Artidjo Alkostar berpulang dengan membawa nama baik sebagai sosok berintegritas, ’’algojo’’ koruptor, serta pria bersahaja yang memilih dekat dengan tanaman dan hewan peliharaan.
Agus D.P., Jakarta-Izzul M., Situbondo, Jawa Pos
TIAP pulang kampung ke Situbondo, Jawa Timur, saat Idul Fitri, Artidjo Alkostar biasanya akan menghabiskan waktu satu minggu. Dan, selepas silaturahmi dengan saudara-saudaranya, mantan hakim agung itu akan melampiaskan hobinya: merawat tanaman hias dan ayam jago.
’’Kebetulan dia mengoleksi banyak tanaman. Jadi, ketika pulang, tanaman-tanaman miliknya disiram dan dirawat, termasuk ayam jago kesayangannya,’’ ungkap Busyairi, keponakan Artidjo, kepada Jawa Pos Radar Banyuwangi.
Tapi, Idul Fitri ini pria yang dikenal sebagai ’’algojo’’ bagi para koruptor itu tidak akan bisa pulang lagi. Anggota Dewan Pengawas KPK tersebut berpulang kemarin (28/2) di Jakarta dalam usia 73 tahun.
Plt Juru Bicara KPK Bidang Penindakan Ali Fikri mengatakan, Artidjo meninggal pukul 14.00. Dia juga memastikan bahwa wafatnya pria yang tak dikaruniai keturunan itu bukan karena Covid-19. Rencananya, pria kelahiran Desa Kumbangsari, Kecamatan Jangkar, Kabupaten Situbondo, itu dimakamkan di Jogjakarta hari ini.
’’Semoga Allah SWT menerima segala amal baiknya (Artidjo) dan keluarga yang ditinggalkan diberi ketabahan,’’ tutur Ali.

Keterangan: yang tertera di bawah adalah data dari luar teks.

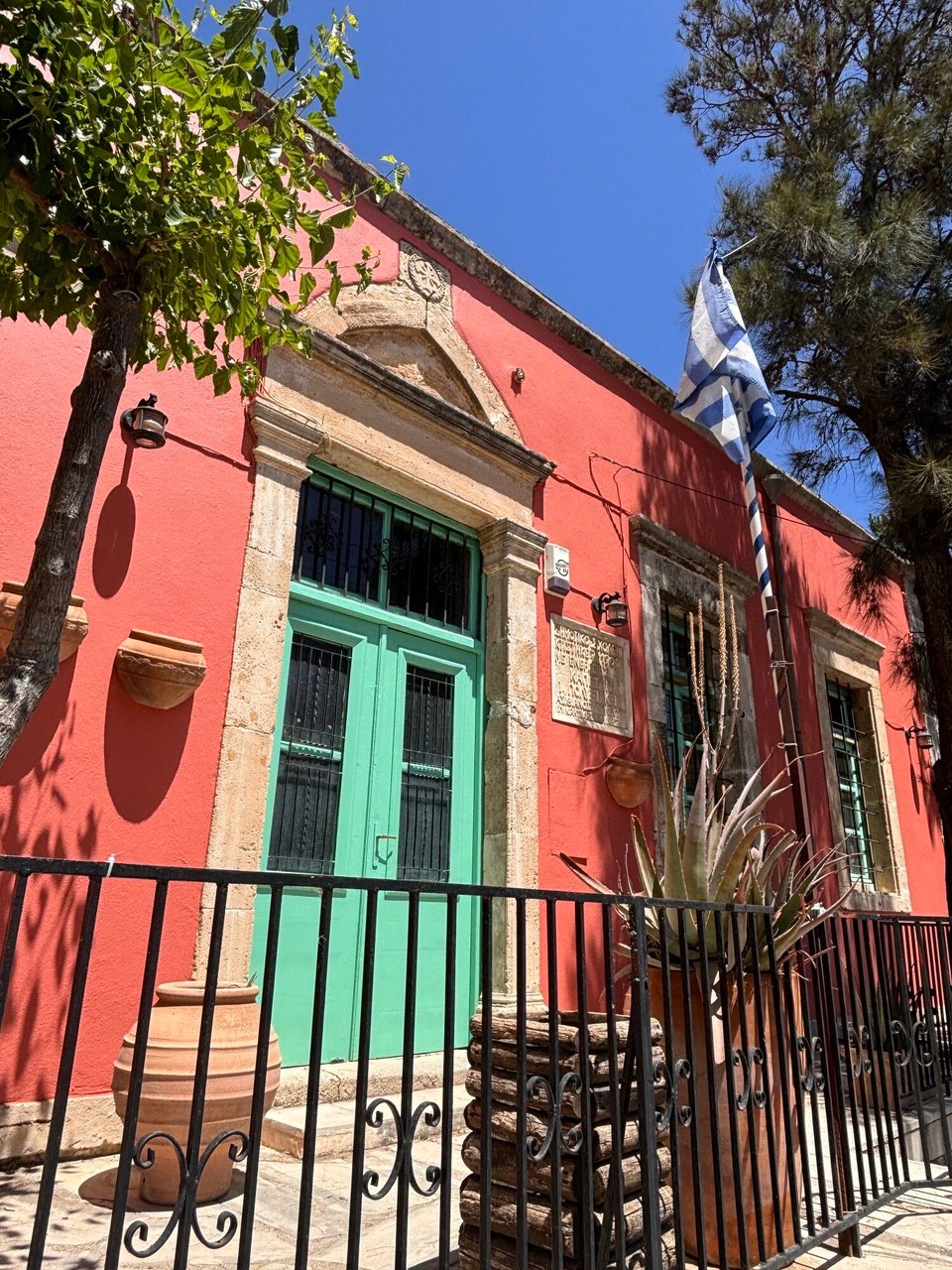 Griechenland - Ano Asites -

Sebuah kehilangan besar tak hanya bagi keluarga besarnya di Situbondo yang selalu berkumpul tiap kali dia mudik. Tapi juga bagi dunia hukum Indonesia. Dia adalah simbol hukum yang tegak, yang menempatkan semua orang sama di depan hukum.
’’Kalau berkas koruptor sampai ke meja saya, pasti tak akan lolos!’’ kata Artidjo dalam sebuah wawancara.
Dan, dia benar-benar membuktikan itu dalam karir panjangnya di dunia hukum. Selama bertugas di Mahkamah Agung (MA), Artidjo terkenal sangat galak terhadap koruptor. Dia tidak segan melipatgandakan hukuman koruptor yang mengajukan proses hukum lanjutan di MA.
Artalyta Suryani, Irawady Joenoes, Urip Tri Gunawan, Gayus Tambunan, Luthfi Hasan Ishaaq, Angelina Sondakh, Anas Urbaningrum, Djoko Susilo, Akil Mochtar, sampai O.C. Kaligis pernah merasakan betapa garang ketukan palu Artidjo. ’’Darah Madura saya tidak memungkinkan untuk menjadi takut sama orang,’’ kata dia dalam sejumlah kesempatan.